Accounting Treatment of Spoilage Costs
1) Normal Spoilage Costs: These costs are assigned to the good output utilizing two approaches as:
(i) Omission Approach: Under this approach, the generally spoilt units are not involved in the calculation of equivalent units.This means that the cost of the generally spoilt units will automatically be distributed to the good output. Via excluding the common spoilage in the computation to the good output, a lower figure will be derived.

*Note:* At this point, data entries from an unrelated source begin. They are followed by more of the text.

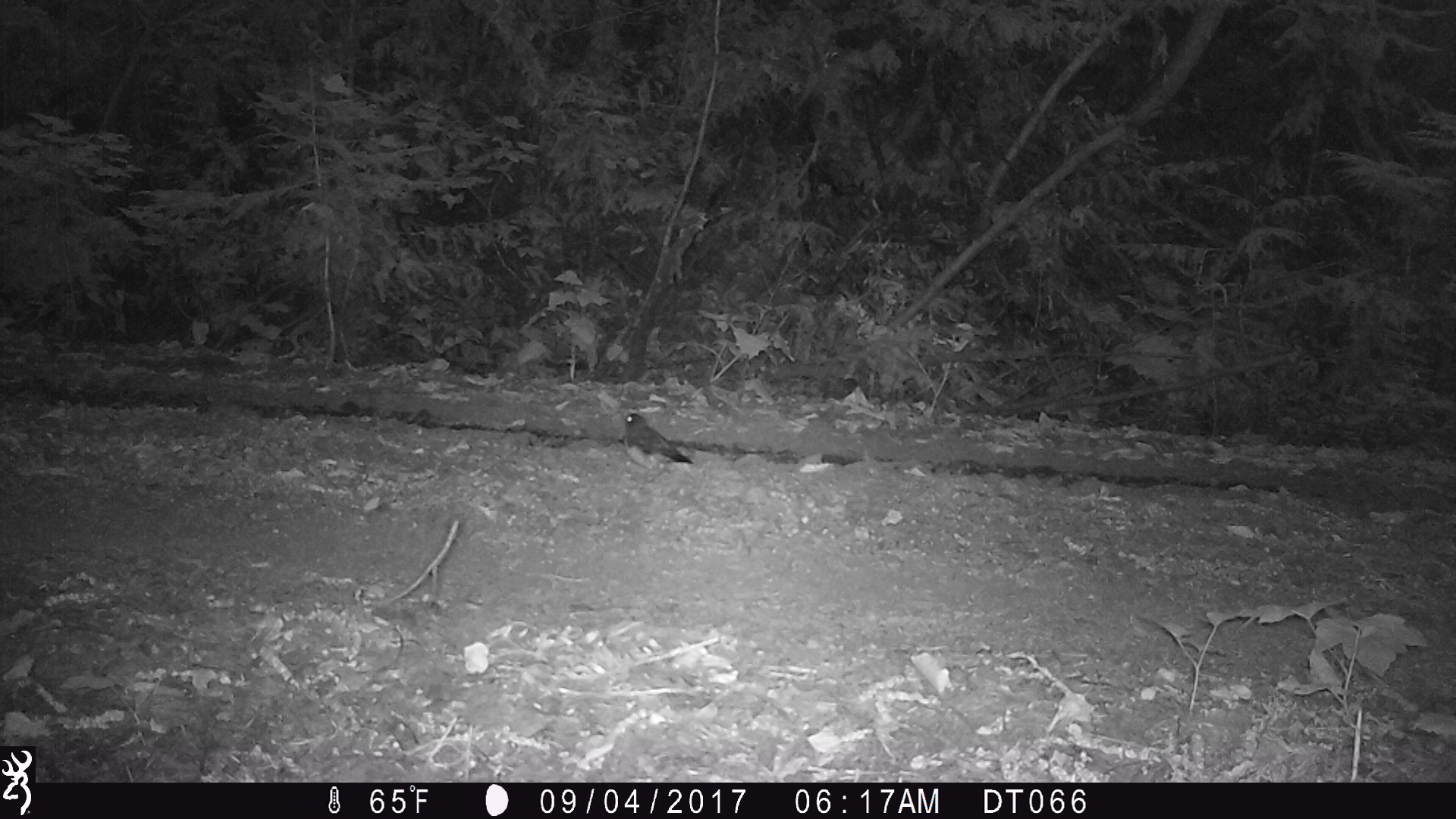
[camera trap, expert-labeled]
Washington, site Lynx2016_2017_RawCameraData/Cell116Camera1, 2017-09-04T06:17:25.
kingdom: Animalia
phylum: Chordata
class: Aves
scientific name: Aves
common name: birds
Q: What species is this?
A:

The weaknesses of this method are as:
(a) The cost of common spoilage is spread equally/evenly into the finished goods and the ending W.I.P regardless of whether the ending W.I.P. has passed the inspection stage or not.
(b) It does not permit the manager to see the costs of spoilage since these costs are not computed.
(ii) Re-Assignment and Recognition Approach
In this approach, the common spoilage is involved in the equivalent unit's computation; additionally, the commonly spoilt units will be assigned costs just like any other unit. The spoilage costs will then be reallocated to these good units such have passed the inspection point. The steps to follow beneath this method are as:
(a) Compute equivalent units involving common spoilage.
(b) Assign costs to all units involving common spoilage.
(c) Reassign common spoilage costs to good output.
2) Abnormal Spoilage Costs - These costs do not add any production profit to the company and are treated as accounting losses. The costs are written off directly as losses for the period whether they happen.